The solution that Levert refers to comes from ADS (Applied Digital Solutions) of Cleveland. Bata implemented ADS' Tradecenter solution in 245 of its Canadian stores; in all, the installation included 725 PCs. The new solution runs on Windows NT. Tradecenter acts as the company's data warehouse, nightly downloading POS data to the company's home office.
In addition to ADS' Tradecenter, Bata is using Tradewatch, a component designed for loss prevention. "Tradewatch gives us more immediate information about specific stores and allows us to react accordingly," says Levert.
Training Employees On A New System
Changing to a new technology system also entails the difficulty of training – an aspect most people take for granted. But not Bata. "Training new employees was an extensive project," says Levert. "The logistics of moving across Canada…booking hotels, pulling people from work — it required a great deal of planning."
Bata's training initiative began by extracting 42 employees from across Canada.
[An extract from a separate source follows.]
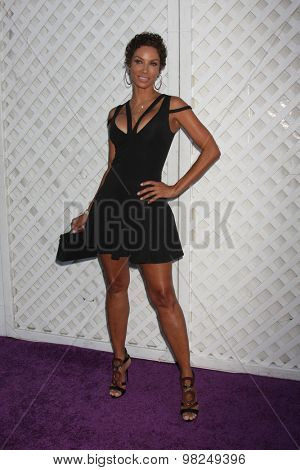 LOS ANGELES - AUG 8:  Nicole Murphy at the 17th Annual HollyRod Designcare Gala at the The Lot on August 8, 2015 in West Hollywood, CA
Levert refers to the initiative as a "train the trainer scenario." Each of the 42 people was taught to use the new system, and each in turn trained employees at eight to 12 Bata retail stores.
Install Brings Immediate Benefits
In all, the installation took roughly three months, and was completed in July 1999. Already, Levert has noticed improvements in its Canadian stores. "We find that most store managers are spending an additional half to full day more on the floor working with customers and employees rather than being in the back office preparing reports. The technology has helped them tremendously. Not only has it helped with productivity – morale has increased. It has made employees' jobs more enjoyable because daily tasks are much easier to accomplish – allowing them to focus on other important duties."
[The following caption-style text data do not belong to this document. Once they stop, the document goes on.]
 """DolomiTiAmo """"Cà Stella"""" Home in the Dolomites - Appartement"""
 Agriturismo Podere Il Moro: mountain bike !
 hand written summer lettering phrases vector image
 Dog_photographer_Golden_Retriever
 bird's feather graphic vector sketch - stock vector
Completing A Worldwide Technology Rollout
Despite the success of Bata's Canadian rollout, the company still has a great deal of work ahead. It plans on expanding the functionality of its POS stations in an initiative that Levert refers to as "phase two" of the POS implementation. "We will be developing a loyalty program that will allow us to not only improve upon our customer relationships, but also to increase the amount of valuable data we receive from the retail stores."
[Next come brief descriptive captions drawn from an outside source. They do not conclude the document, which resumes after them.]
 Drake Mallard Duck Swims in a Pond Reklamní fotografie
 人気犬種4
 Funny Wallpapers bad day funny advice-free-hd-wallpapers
Beyond that, Bata has to continue the POS rollout to the rest of its international retail stores. "We just finished 60 stores in Switzerland in November 1999," comments Levert. "It was an aggressive rollout – we finished in about seven weeks. It was also difficult because the installation was done in French, German, and Italian. Right now we are working on 200 stores in Chile, and we're also in the middle of a rollout in Thailand. It's a big job, but we feel confident that we will finish it as successfully as we started."